- **SELECTED PASSAGE**:
....................
An interview with Mike Ross, some semi-novel remarks on the budget crisis, and a report on the latest sure-winner lawsuit against Sheriff Joe (hatin' on spics brown people is expensive!) to follow in the next few days. Expect one of those three by the end of Sunday. And as soon as I get his permissions issues settled--does Gmail eat Blogger.com e-mails?--there should be a second co-'blogger.

Friday, August 28, 2009

Criminality of CCW permit holders

Via Arizona's Dave Hardy, an update on CCW in Texas. No surprises: CCW permit holders are far less likely to engage in violent crime or burglary than the rest of the populace.

Arizona doesn't provide a similar breakdown. It should. But is there any reason to believe Arizona's concealed carriers to be more criminal than Texas's?

More on Fan Cans

The Desert Lamp has done a fairly thorough roundup of "Fan Can" news. Notably, Becky Pallack, 'blogging for the Daily Star, heard from Budweiser distributor Golden Eagle that not selling UA "Fan Cans" was a "business decision".

Interesting. There'd probably be more demand for this than for blue, white, and tan cans in Provo (I'm picturing Jim McMahon in the commercial...) but not enough to justify whatever costs in storage, retailer shelf space, and goodness knows what else--I don't know a thing about the macrobrau distributor business!--offering yet another permutation of the famous acetaldehyde-flavored rice brew would entail. I presume that that, and not avoiding being the subject of pseudo-moral grandstanding from Robert Shelton, is the reason for the decision.

On that subject: is there any reason to believe that administration grandstanding makes students less likely to consume? Less likely to consume to excess? The way I see it, responsible position-taking on matters of institutional or public policy entails considering whether or not one can reasonably believe one's preferred policy to be effective. There may be good or at least respectable reasons for administrators of a public university to choose ineffective policy. (Some of my readers may be thinking "principle", but saying that one is doing something "on principle" is saying that one is doing it "just because". I'm thinking more about signaling.) If it's not expected to be effective, one must also consider whether or not it will make things worse. Signs point to "yes" here--today's Daily Wildcat reports at least two cases of extreme intoxication resulting from different instances of clandestine, anti-social drinking. Not taking a hardline position on alcohol consumption by 17-20 year olds would put the administration in a far better position to promote socially normal and responsible drinking behavior. And the signaling to our knuckle-dragging black-and-white-worldview legislature and the public that elects them shouldn't be as problematic as it would be if Shelton and Co. grew spines and took an independent stand. They need only engage in me-too-ism and sign on to the Amethyst Initiative.

This actually gives me a good angle for a Sheriff Joe post I'm expecting to have up within the next day or two...

Wednesday, August 26, 2009

McArdle on firearms at protests

If you think that his position on healthcare changes the likelihood that he will discharge that weapon, is this a rational belief?
....................
- **SUPPLIED ENTRIES**:

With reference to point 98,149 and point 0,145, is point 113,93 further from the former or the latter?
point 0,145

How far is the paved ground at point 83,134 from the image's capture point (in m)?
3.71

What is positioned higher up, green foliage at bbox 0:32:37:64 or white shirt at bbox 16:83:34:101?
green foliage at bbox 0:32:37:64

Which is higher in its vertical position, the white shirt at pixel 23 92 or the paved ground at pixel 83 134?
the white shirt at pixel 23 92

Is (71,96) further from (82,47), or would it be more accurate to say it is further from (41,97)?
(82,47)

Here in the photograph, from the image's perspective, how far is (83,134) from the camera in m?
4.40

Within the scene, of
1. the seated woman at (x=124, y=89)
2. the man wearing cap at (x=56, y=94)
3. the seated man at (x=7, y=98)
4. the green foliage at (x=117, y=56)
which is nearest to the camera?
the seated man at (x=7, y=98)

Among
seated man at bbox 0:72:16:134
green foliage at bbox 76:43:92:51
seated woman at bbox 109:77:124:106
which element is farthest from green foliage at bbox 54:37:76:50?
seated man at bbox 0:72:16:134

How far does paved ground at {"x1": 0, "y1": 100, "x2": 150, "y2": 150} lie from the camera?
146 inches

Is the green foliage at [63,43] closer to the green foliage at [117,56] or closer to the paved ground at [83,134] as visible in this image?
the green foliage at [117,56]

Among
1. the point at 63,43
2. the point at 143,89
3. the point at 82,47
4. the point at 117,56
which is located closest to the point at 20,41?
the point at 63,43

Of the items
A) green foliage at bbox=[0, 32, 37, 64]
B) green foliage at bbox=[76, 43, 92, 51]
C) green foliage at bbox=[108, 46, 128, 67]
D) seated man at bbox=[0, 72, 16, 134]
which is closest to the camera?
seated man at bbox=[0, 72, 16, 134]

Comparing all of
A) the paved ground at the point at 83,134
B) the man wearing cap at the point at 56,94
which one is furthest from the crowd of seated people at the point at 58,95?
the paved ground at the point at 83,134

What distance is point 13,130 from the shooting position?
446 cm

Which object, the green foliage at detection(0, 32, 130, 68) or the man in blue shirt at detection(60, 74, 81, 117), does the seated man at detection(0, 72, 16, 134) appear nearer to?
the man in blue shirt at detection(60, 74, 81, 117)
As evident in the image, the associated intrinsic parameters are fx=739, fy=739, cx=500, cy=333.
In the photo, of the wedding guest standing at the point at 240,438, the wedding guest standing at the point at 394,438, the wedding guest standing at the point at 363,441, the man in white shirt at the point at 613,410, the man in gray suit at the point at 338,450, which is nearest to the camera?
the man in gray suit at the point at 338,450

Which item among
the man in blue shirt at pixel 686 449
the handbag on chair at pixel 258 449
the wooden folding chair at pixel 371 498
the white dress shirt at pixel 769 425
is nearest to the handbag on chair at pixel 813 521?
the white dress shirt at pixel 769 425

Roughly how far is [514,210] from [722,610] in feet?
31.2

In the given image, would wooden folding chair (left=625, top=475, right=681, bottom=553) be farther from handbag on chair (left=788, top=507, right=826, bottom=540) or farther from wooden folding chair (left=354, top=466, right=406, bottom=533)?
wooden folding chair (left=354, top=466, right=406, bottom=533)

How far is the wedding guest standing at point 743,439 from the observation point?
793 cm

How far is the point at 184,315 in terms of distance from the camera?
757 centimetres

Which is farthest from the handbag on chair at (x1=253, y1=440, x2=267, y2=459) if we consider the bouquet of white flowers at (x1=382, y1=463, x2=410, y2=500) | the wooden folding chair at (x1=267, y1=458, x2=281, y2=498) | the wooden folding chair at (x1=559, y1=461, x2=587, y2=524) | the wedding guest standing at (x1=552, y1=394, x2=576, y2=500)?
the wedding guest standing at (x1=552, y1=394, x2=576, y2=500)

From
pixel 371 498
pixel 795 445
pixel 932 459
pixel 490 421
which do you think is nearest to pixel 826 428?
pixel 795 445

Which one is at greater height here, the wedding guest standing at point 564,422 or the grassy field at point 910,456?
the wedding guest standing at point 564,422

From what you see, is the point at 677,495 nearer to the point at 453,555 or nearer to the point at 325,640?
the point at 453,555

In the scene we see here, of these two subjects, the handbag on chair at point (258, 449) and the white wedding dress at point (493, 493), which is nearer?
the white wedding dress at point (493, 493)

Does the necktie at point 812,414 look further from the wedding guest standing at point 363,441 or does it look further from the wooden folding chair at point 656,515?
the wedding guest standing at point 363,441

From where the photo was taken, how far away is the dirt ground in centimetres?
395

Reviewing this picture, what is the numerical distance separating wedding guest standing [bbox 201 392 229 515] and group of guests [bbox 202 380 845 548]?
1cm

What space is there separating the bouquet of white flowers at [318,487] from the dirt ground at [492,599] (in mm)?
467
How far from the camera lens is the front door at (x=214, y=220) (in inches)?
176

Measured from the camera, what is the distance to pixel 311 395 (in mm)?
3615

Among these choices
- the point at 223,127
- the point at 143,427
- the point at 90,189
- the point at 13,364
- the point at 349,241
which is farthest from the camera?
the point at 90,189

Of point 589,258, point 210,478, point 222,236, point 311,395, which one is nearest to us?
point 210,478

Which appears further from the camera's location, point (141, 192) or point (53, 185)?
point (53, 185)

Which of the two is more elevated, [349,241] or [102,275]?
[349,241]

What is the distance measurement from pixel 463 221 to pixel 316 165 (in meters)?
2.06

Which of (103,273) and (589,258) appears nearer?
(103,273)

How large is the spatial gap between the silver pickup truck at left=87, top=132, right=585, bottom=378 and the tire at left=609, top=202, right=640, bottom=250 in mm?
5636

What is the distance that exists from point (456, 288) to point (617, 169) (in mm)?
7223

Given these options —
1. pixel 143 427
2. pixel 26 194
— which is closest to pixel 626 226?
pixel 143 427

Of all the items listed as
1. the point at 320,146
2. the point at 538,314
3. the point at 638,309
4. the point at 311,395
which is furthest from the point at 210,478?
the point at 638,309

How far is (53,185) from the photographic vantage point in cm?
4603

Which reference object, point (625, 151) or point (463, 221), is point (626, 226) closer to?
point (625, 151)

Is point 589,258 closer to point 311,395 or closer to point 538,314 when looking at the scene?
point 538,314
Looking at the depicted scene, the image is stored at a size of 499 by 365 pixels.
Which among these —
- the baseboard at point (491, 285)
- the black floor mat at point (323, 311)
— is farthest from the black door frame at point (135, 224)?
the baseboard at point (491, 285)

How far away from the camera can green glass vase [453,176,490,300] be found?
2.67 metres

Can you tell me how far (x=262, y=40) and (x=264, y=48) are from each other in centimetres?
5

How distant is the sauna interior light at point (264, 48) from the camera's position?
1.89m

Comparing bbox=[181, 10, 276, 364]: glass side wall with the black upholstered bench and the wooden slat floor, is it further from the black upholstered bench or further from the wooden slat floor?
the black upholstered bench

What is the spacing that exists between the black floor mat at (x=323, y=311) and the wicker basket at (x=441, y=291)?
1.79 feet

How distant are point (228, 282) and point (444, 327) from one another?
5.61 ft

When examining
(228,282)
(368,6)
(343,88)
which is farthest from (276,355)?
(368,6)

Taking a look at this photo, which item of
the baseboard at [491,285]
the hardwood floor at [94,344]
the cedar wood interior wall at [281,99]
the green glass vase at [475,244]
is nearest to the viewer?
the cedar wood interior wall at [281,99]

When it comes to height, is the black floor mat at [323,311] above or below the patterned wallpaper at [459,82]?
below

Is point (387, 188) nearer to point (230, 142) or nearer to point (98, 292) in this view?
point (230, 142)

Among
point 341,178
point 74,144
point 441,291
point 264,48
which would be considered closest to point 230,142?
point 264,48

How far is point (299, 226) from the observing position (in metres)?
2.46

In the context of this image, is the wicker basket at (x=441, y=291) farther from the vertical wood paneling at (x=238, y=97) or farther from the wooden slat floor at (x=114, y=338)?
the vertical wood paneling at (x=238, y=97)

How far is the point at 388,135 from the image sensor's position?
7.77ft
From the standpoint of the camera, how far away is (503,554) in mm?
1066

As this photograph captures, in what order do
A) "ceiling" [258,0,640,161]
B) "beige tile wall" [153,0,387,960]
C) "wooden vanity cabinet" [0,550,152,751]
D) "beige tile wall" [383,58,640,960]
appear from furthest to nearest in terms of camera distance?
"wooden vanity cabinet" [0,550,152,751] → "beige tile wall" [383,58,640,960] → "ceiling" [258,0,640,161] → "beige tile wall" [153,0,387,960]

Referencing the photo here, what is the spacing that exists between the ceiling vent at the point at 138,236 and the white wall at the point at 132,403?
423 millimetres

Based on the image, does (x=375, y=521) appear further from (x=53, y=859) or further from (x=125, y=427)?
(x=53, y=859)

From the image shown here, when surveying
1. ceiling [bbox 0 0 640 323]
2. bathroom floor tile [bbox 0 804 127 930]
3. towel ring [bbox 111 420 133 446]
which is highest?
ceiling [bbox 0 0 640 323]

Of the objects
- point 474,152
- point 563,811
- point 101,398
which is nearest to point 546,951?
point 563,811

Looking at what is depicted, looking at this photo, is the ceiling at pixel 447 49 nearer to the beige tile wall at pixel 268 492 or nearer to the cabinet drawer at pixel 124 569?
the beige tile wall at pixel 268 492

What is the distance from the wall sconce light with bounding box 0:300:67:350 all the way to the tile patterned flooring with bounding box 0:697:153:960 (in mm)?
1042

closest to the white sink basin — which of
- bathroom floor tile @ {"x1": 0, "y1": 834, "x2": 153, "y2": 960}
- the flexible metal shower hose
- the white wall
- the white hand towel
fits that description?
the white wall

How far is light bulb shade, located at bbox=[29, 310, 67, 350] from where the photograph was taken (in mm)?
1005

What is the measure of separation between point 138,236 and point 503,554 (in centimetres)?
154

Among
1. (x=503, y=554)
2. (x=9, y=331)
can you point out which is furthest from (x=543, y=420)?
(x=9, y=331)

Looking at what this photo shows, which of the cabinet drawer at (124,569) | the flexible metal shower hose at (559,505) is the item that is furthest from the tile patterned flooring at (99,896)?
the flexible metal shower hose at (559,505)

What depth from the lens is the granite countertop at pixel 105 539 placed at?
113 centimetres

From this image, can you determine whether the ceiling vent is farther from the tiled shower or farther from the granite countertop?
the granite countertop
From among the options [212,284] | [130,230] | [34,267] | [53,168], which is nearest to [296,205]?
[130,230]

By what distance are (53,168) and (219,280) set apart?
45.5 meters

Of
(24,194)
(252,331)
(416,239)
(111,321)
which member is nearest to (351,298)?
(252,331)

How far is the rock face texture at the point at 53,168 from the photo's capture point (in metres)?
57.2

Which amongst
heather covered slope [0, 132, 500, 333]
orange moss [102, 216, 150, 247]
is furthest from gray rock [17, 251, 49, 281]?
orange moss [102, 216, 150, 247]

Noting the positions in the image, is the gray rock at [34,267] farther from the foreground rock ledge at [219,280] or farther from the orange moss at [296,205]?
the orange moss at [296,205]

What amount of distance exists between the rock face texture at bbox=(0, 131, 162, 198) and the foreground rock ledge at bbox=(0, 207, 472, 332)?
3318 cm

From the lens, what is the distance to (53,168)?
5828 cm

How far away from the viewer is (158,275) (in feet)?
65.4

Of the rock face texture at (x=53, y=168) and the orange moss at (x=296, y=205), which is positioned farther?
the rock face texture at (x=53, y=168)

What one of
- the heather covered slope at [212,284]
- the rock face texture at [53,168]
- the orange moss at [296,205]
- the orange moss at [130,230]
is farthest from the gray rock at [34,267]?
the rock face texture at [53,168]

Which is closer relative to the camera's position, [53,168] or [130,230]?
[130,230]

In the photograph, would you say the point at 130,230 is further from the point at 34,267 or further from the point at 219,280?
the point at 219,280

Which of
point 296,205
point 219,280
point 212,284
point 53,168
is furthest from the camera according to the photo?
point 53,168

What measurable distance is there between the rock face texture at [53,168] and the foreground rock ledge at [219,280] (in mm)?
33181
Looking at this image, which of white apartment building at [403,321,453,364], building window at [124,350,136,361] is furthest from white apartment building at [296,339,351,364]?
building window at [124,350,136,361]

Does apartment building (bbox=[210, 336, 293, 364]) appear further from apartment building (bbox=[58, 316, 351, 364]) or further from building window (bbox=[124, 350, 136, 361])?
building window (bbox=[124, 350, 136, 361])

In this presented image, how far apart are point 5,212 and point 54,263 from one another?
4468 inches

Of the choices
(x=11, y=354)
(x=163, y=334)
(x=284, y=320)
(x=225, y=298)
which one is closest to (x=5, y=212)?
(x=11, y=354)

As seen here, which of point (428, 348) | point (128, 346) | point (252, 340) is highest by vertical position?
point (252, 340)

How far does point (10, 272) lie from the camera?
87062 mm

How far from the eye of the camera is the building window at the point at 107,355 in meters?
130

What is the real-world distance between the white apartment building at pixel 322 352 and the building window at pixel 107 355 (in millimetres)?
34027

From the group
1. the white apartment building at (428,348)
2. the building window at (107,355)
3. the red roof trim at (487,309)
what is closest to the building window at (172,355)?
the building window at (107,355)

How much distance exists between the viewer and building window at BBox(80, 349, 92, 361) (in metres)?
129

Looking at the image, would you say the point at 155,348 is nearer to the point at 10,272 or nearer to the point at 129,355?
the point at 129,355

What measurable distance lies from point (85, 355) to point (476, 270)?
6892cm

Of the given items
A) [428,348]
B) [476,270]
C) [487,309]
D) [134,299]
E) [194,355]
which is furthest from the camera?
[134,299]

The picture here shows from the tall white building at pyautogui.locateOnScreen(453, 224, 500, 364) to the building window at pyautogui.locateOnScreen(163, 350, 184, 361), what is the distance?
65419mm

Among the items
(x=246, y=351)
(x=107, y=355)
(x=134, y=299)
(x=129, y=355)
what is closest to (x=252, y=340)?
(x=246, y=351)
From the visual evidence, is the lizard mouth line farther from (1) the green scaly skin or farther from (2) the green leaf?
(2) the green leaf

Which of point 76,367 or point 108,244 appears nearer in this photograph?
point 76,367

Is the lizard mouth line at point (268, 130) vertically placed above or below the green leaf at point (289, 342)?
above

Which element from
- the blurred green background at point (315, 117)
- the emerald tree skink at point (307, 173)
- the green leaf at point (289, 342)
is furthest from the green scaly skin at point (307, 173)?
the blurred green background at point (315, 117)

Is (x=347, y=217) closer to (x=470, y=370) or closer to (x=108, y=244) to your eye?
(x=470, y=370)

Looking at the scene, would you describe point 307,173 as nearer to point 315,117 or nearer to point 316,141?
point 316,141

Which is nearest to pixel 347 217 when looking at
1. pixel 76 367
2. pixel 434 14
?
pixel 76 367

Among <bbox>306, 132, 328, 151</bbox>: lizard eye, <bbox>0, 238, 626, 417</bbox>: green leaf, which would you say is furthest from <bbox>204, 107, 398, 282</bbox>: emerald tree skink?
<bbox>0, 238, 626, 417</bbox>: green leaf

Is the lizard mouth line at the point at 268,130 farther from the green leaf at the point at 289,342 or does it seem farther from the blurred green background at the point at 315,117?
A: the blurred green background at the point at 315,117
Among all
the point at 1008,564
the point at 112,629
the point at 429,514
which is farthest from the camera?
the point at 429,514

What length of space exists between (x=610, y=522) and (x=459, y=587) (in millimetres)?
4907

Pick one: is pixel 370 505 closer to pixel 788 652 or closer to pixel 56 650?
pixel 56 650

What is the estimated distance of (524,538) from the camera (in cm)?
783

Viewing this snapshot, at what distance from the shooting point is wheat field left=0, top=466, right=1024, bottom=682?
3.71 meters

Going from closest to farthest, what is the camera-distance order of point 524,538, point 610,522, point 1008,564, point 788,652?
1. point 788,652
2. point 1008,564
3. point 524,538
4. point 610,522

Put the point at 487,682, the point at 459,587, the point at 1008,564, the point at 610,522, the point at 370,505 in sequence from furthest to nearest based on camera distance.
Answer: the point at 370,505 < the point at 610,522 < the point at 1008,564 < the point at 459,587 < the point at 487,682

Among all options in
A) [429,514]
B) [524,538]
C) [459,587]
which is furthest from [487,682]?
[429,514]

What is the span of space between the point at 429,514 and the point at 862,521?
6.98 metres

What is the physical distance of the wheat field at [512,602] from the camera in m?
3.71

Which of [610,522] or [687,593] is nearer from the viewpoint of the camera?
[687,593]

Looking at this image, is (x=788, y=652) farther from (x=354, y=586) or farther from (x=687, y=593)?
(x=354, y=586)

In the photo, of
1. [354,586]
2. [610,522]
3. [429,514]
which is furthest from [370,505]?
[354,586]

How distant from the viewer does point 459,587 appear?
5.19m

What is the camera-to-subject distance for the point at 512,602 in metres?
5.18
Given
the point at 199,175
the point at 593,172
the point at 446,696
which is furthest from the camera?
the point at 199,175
....................
- **GIVEN PROBLEM 1**:
Copy from the blog excerpt the passage starting with "Criminality of CCW" and going on through "of the populace.".
- **GIVEN PROBLEM 2**:
In the blog excerpt, what did Golden Eagle call its choice not to sell UA "Fan Cans"?
- **GIVEN PROBLEM 3**:
Pick up the blog excerpt after its final sentence and keep writing.
The records have no connection to the blog excerpt.

- **TASK RESPONSE 1**:
Criminality of CCW permit holders

Via Arizona's Dave Hardy, an update on CCW in Texas. No surprises: CCW permit holders are far less likely to engage in violent crime or burglary than the rest of the populace.

- **TASK RESPONSE 2**:
A "business decision."

- **TASK RESPONSE 3**:
Megan McArdle writes sensibly about open carry at protests, ultimately deciding that the practice is wrongheaded albeit harmless.

On the same topic, it turns out that the AR-15 was part of an Ernie Hancock publicity stunt. (Hancock is the paleocon who runs Freedom's Phoenix. Hat tip on this one goes to Mike Ross.) No demonstration like this is not centrally organized--it turns out that the Left has actually been paying people to work the demonstrations!--but to reveal such an act as "staged" is to snatch defeat from the jaws of victory.

Tuesday, August 25, 2009

Raise "tuition" without raising tuition--just don't mention the acetaldehyde

Actually, now that I think about it, if the acetaldehyde is mentioned it'll be lost on the victims of my scheme, anyway.

The Desert Lamp has resumed, perhaps with the application of a bit of tequila to the flickering wick; among the several topics covered are colored beer cans.

Evan Lisull's most recent post discusses a Federal Trade Commission objection to, of all things, colored beer cans. Anheuser Busch/InBev has been packaging Bud Light in cans with color schemes matching those of the U.S.'s biggest party schools state megauniversities.

The FTC and many colleges have objected, claiming that this may somehow encourage more underage drinking to take place--as though an 18 year old will think harder before he has the regular Bud Light than the one in University of Arizona blue and red--and might be construed as University endorsement of the product. The University of Arizona has been silent on the matter.

They should embrace it and even go one farther: license the "A" logo or the silly Wildcat thing, and charge a per-can royalty.

I'm guessing that the Bud Light drinkers, especially the ones who'd be more inclined to drink it because of the logo, overlap considerably with those who moan--and hop buses to the Capitol en masse to moan--about tuition fee increases (how dare they charge me more for this private good?) even as the State faces extreme shortfalls. I'm fairly certain they're also the ones who shout "ow!" at random on Thursday, Friday, and Saturday nights, who blast stereos from their cars, who pile five at a time into trucks and harass pedestrians, and who generally lower both the University's prestige and, more importantly, the quiet enjoyment of the neighborhood by others.

Bud Light licensing, like a surcharge for the most obnoxious students. Fair enough, right?

Thursday, August 20, 2009

That's not a bug, that's a feature.

The East Valley Tribune recently concluded a reasonably good three-part investigative feature on Arizona's tuition tax credit scheme.

For those who don't remember, Arizona doesn't give a parent tax credit for those sending their kids to private school. But it does give tax credits to donors to "School Tuition Organizations" which then give "scholarships" to students attending private school. It actually forbids parents to make "donations" to their own children or any specific children.

The Trib's findings: Schools "highly encouraged" parents of enrolled children to make contributions restricted to benefiting their school and to recruit others to do the same.

Did anyone not see that coming? Parents, faced with having to make double payments for education (one for their kids via tuition fees and another for everyone else's via taxes) work with schools and STOs to find a way to some temporary and incomplete relief, and it's treated as a surprise? Come on, quit being so naive. And quit treating this behavior as corruption--that's as ridiculous as complaining about illegal aliens giving fake SSNs to employers. The law forces people to act like schemers in their search for simple fair treatment.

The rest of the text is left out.